Required task: Change every "mask_svg" in the data below to "outline_svg", and leave all other lines and characters unchanged.
--- start of Stored records ---
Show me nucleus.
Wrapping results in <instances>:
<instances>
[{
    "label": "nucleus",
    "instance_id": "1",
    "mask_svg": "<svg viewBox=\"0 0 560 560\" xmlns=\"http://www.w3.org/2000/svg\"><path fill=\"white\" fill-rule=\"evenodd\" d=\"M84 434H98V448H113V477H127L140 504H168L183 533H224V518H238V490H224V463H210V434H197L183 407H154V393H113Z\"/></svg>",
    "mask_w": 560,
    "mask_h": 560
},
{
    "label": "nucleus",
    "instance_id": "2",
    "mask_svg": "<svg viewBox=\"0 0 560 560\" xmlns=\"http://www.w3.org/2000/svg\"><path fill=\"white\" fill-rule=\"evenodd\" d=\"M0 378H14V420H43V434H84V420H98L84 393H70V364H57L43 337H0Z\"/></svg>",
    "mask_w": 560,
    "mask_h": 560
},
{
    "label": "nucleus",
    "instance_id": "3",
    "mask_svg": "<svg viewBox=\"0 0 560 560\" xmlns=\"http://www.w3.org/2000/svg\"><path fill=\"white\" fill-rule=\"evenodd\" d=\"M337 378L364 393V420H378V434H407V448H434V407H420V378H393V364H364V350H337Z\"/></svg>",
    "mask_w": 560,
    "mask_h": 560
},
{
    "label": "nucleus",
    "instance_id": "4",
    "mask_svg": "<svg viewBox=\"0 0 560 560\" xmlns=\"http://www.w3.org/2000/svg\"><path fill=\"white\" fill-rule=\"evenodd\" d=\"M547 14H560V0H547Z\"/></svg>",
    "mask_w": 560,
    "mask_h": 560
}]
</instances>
--- end of Stored records ---
Full response:
Show me nucleus.
Wrapping results in <instances>:
<instances>
[{
    "label": "nucleus",
    "instance_id": "1",
    "outline_svg": "<svg viewBox=\"0 0 560 560\" xmlns=\"http://www.w3.org/2000/svg\"><path fill=\"white\" fill-rule=\"evenodd\" d=\"M84 434H98V448H113V477H127L140 504H168L183 533H224V518H238V490H224V463H210V434H197L183 407H154V393H113Z\"/></svg>",
    "mask_w": 560,
    "mask_h": 560
},
{
    "label": "nucleus",
    "instance_id": "2",
    "outline_svg": "<svg viewBox=\"0 0 560 560\" xmlns=\"http://www.w3.org/2000/svg\"><path fill=\"white\" fill-rule=\"evenodd\" d=\"M0 378H14V420H43V434H84V420H98L84 393H70V364H57L43 337H0Z\"/></svg>",
    "mask_w": 560,
    "mask_h": 560
},
{
    "label": "nucleus",
    "instance_id": "3",
    "outline_svg": "<svg viewBox=\"0 0 560 560\" xmlns=\"http://www.w3.org/2000/svg\"><path fill=\"white\" fill-rule=\"evenodd\" d=\"M337 378L364 393V420H378V434H407V448H434V407H420V378H393V364H364V350H337Z\"/></svg>",
    "mask_w": 560,
    "mask_h": 560
},
{
    "label": "nucleus",
    "instance_id": "4",
    "outline_svg": "<svg viewBox=\"0 0 560 560\" xmlns=\"http://www.w3.org/2000/svg\"><path fill=\"white\" fill-rule=\"evenodd\" d=\"M547 14H560V0H547Z\"/></svg>",
    "mask_w": 560,
    "mask_h": 560
}]
</instances>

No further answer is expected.